Wtf Python

WTF Python

Resources

Strings Can Be Tricky

The behavior in first and second snippets is due to a CPython optimization (called string interning) that tries to use existing immutable objects in some cases rather than creating a new object every time.

After being "interned," many variables may reference the same string object in memory (saving memory thereby).

In the snippets above, strings are implicitly interned. The decision of when to implicitly intern a string is implementation-dependent. There are some rules that can be used to guess if a string will be interned or not:

All length 0 and length 1 strings are interned.
Strings are interned at compile time ('wtf' will be interned but ''.join(['w', 't', 'f']) will not be interned)
Strings that are not composed of ASCII letters, digits or underscores, are not interned. This explains why 'wtf!' was not interned due to !

When a and b are set to "wtf!" in the same line, the Python interpreter creates a new object, then references the second variable at the same time. If you do it on separate lines, it doesn't "know" that there's already wtf! as an object (because "wtf!" is not implicitly interned as per the facts mentioned above). It's a compile-time optimization. This optimization doesn't apply to 3.7.x versions of CPython (check this issue for more discussion).
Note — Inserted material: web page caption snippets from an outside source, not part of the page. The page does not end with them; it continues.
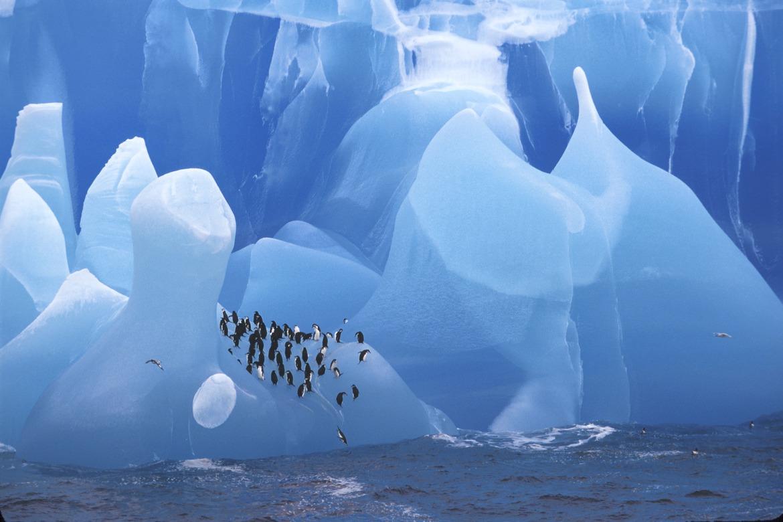 Penguin, Antarctica, iceberg, glacier, penguin images, penguin photography, glacier images, glacier photography, Antarctica photography, Antarctica images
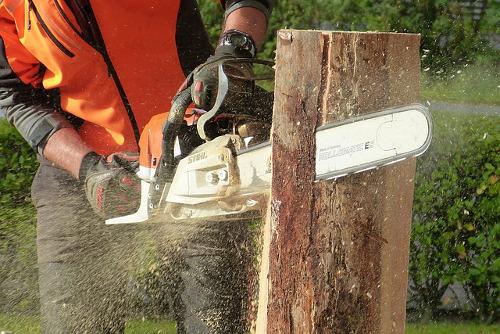 Tree Services Barnton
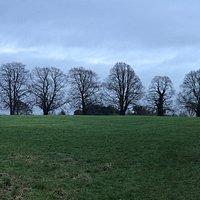 Evington Park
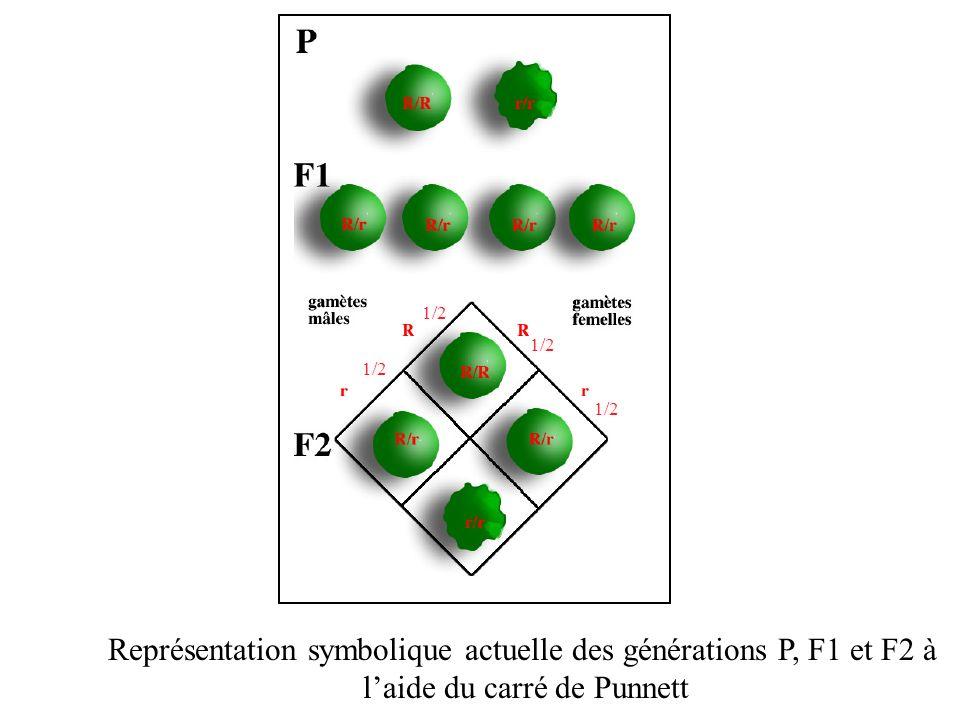 Représentation symbolique actuelle des générations P, F1 et F2 à laide du carré de Punnett 1/2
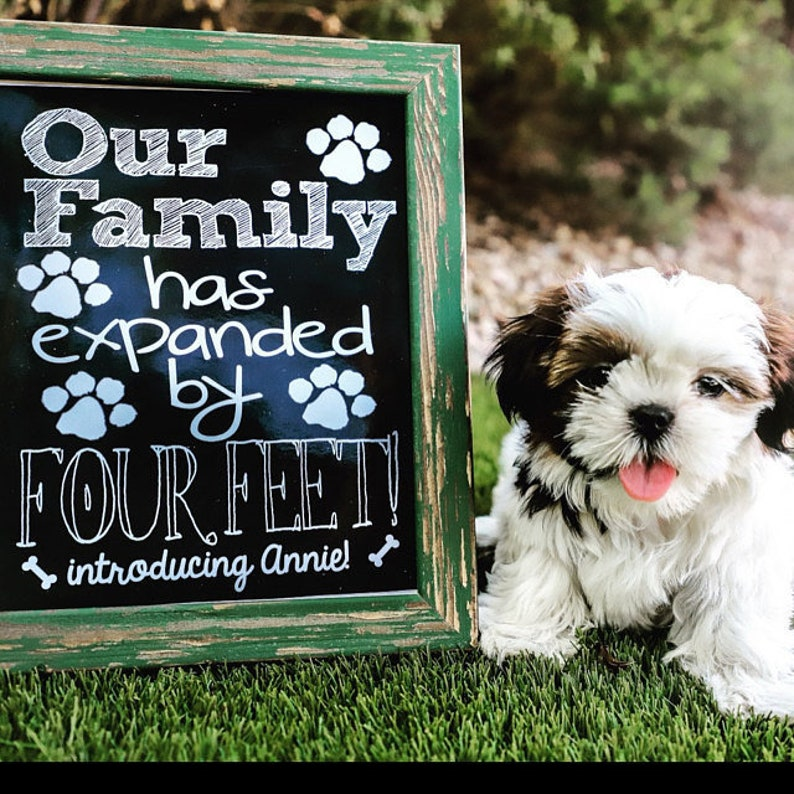 New Puppy Announcement  PERSONALIZED Our Family Has Expanded image 0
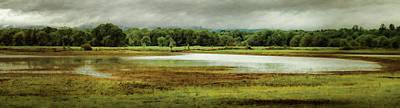 Photograph - Glistening Wetland by Don Schwartz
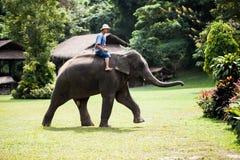 Słoń i jeździec Obraz Stock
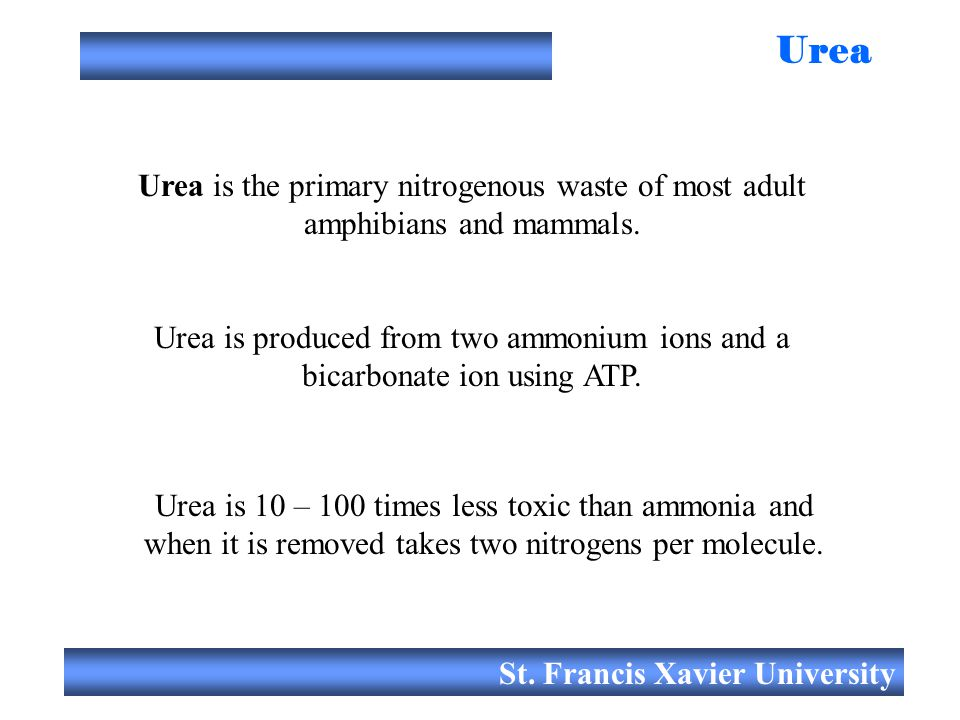 St. Francis Xavier University Urea Urea is the primary nitrogenous waste of most adult amphibians and mammals. Urea is 10 – 100 times less toxic than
A compile unit in an interactive environment like IPython consists of a single statement, whereas it consists of the entire module in case of modules. a, b = "wtf!", "wtf!" is single statement, whereas a = "wtf!"; b = "wtf!" are two statements in a single line. This explains why the identities are different in a = "wtf!"; b = "wtf!", and also explain why they are same when invoked in some_file.py.
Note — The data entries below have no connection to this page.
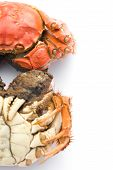stock photo of cooked crab  - two cooked crabs on a white background with clipping path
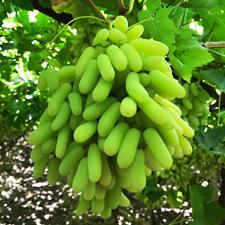 Fresh Super Sonaka Green Grapes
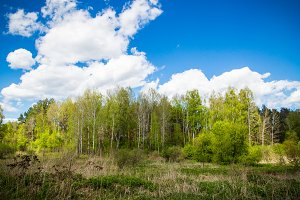 Green forest and blue sky.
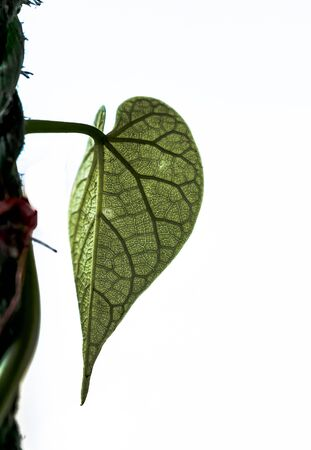 Beautiful detailed photo of fresh leaf of ayurvedic giloya plant, with visible skeleton of lateral veins and further division from botanist pov. Focus is on midrib of leaf with plane white background.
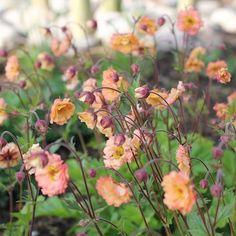 You do things… Garden Line, Mai Tai, Back Gardens, Garden Inspiration, Garden Ideas, Dream Garden, Trees To Plant, Spring Flowers, Garden Plants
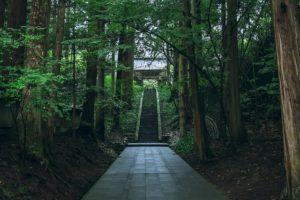 林とお寺の階段
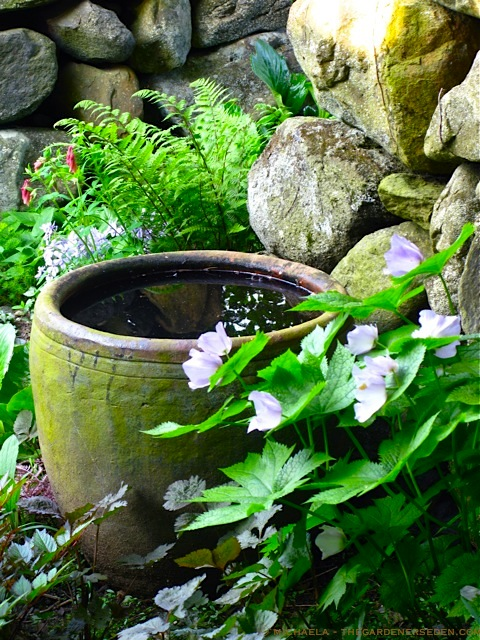 Voda v záhrade - Obrázok č. 122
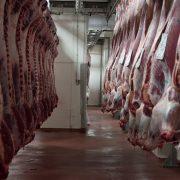 Euroganaderos – Ternera Carne 13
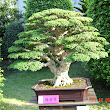 33 Premna pobtusifolia.JPG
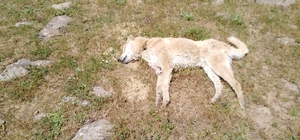 Bingöl'de 4 çoban köpeğinin vurulduğu iddiası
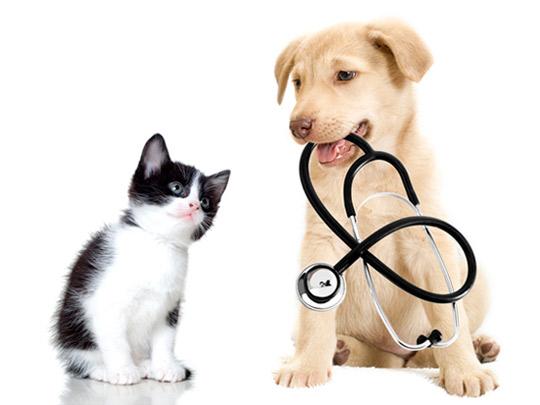 experto_seguros-mascotas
# IDs are the same - 140217205447024
a = "some_string"
id(a)
id("some" + "_" + "string")

# a is b weirdness
a = "wtf"
b = "wtf"
a is b # True

a = "wtf!"
b = "wtf!"
a is b # False

a,b = "wtf!", "wtf!"
a is b # True in all versions except 3.7.x

a = "wtf!"; b = "wtf!"
a is b # This will print True or False depending on where you're invoking it (python shell / ipython / as a script)
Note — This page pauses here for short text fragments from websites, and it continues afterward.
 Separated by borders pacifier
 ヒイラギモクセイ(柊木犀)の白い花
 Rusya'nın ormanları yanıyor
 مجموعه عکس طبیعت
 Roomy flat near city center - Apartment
The abrupt change in the output of the following snippet is due to a peephole optimization technique known as Constant folding. This means the expression 'a' * 20 is replaced by 'aaaaaaaaaaaaaaaaaaaa' during compilation to save a few clock cycles during runtime. Constant folding only occurs for strings having a length of less than 20. (Why? Imagine the size of .pyc file generated as a result of the expression 'a'*10**10). Here's the implementation source for the same.

Note: In Python 3.7, Constant folding was moved out from peephole optimizer to the new AST optimizer with some change in logic as well, so the snippet doesn't work for Python 3.7. You can read more about the change here.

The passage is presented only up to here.